Problem description: Under this line sits a listing. Repeat exactly and only its lines from the one holding "Railroad workers situated" through the one holding "John Travolta Uma"; skip pictures.

The input:
---*---

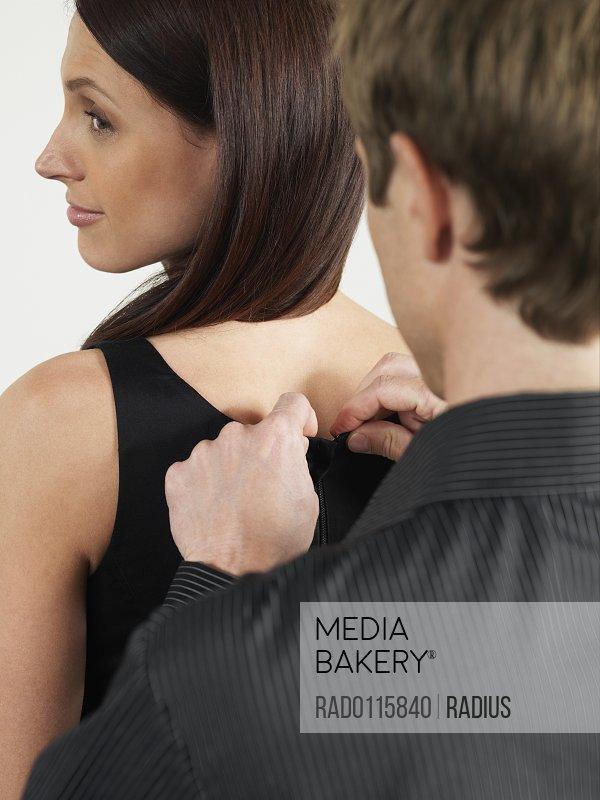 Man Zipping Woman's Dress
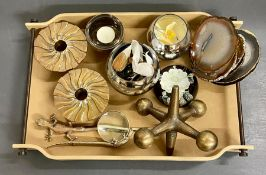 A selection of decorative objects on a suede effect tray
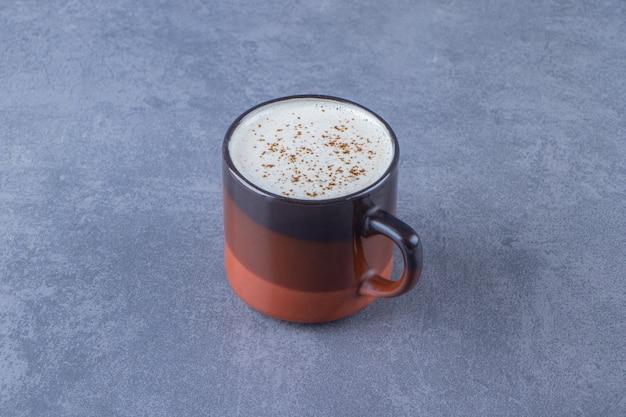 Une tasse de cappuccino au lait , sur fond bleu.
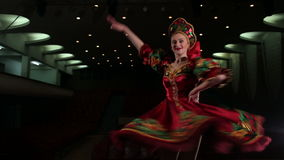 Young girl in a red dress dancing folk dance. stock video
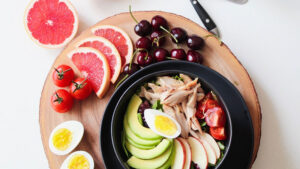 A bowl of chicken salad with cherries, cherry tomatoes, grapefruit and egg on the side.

---*---

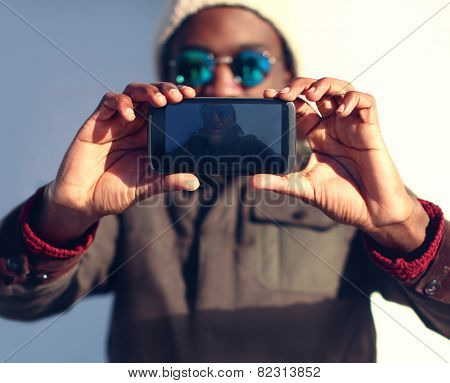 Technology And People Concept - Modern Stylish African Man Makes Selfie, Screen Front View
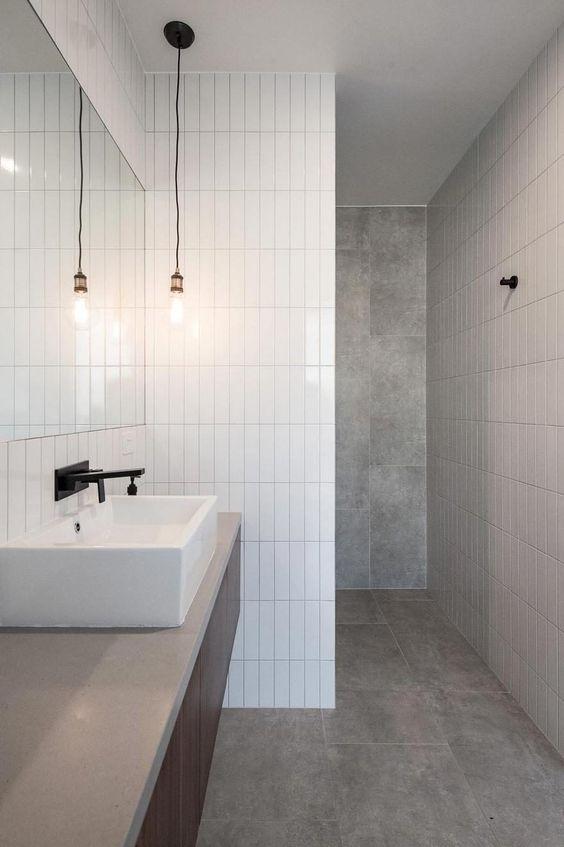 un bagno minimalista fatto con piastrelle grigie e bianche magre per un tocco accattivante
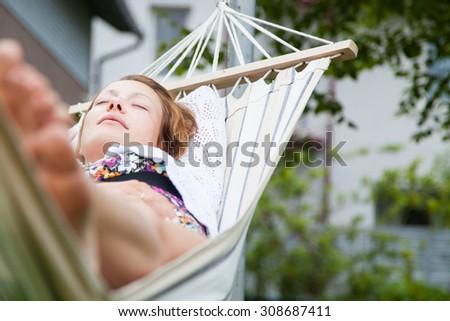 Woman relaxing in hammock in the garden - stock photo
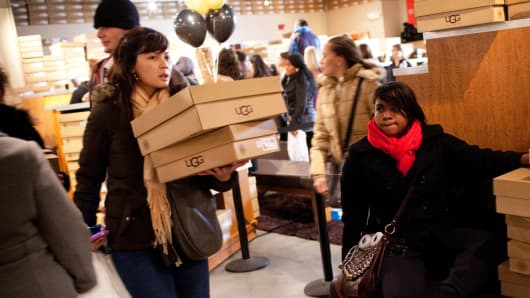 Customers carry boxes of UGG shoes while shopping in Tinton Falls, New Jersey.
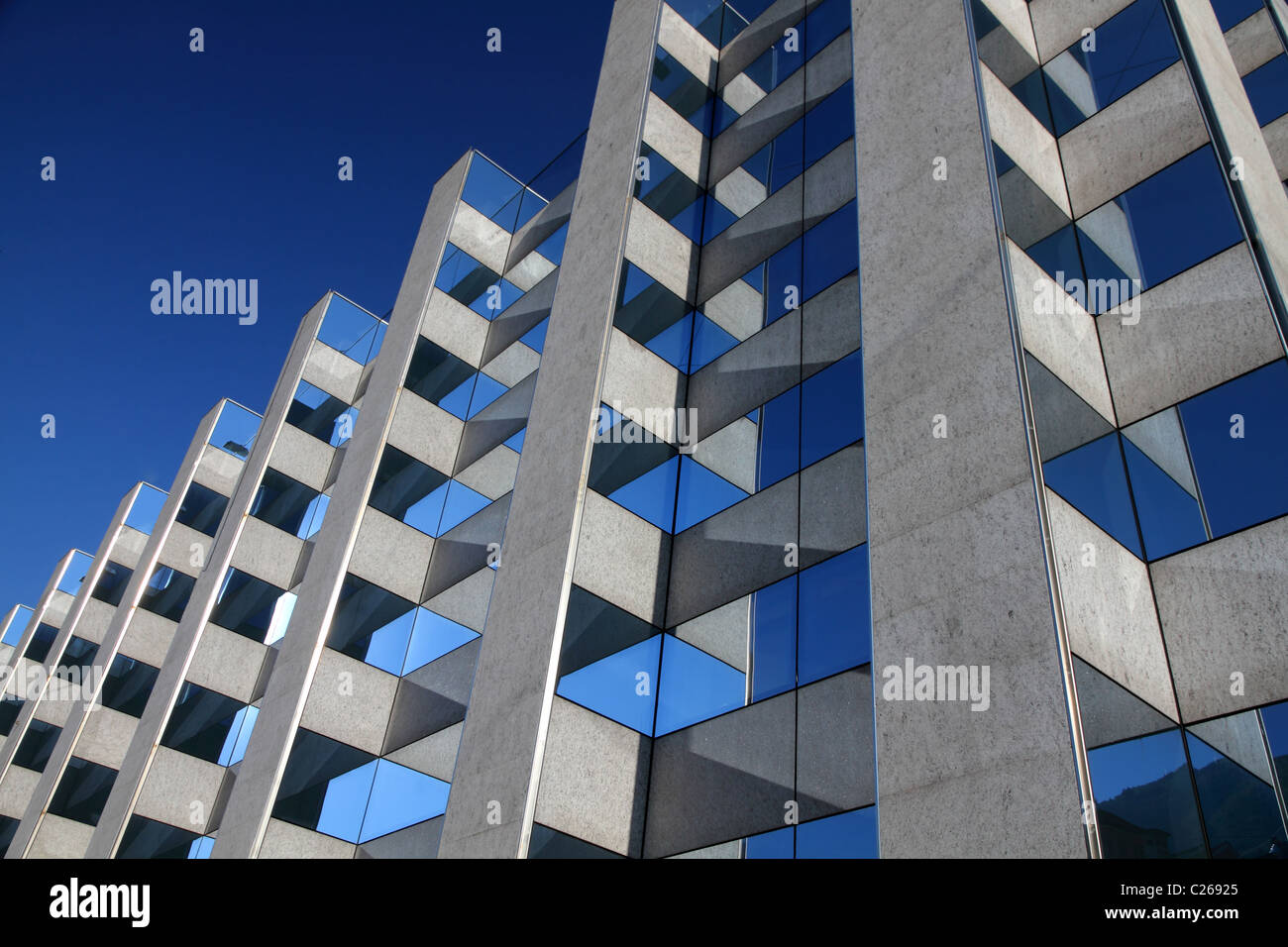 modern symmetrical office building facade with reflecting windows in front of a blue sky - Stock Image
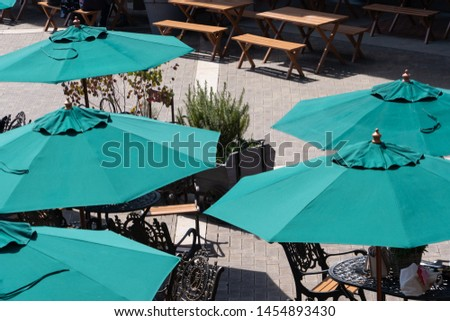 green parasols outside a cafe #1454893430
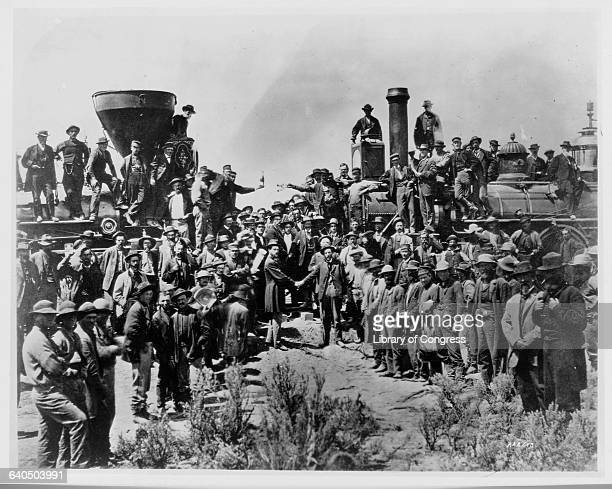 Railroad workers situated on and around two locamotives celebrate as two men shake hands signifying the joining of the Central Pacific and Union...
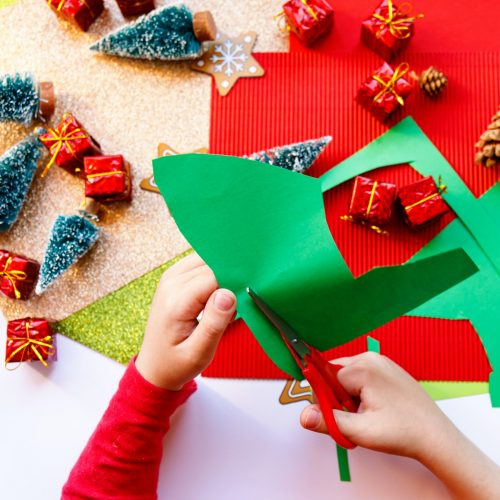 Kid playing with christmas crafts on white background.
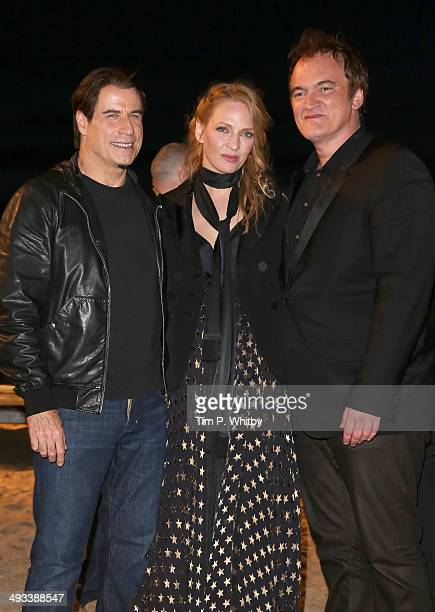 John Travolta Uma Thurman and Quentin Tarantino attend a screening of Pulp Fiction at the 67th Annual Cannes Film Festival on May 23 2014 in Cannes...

---*---

Task output:
 Railroad workers situated on and around two locamotives celebrate as two men shake hands signifying the joining of the Central Pacific and Union...
 Kid playing with christmas crafts on white background.
 John Travolta Uma Thurman and Quentin Tarantino attend a screening of Pulp Fiction at the 67th Annual Cannes Film Festival on May 23 2014 in Cannes...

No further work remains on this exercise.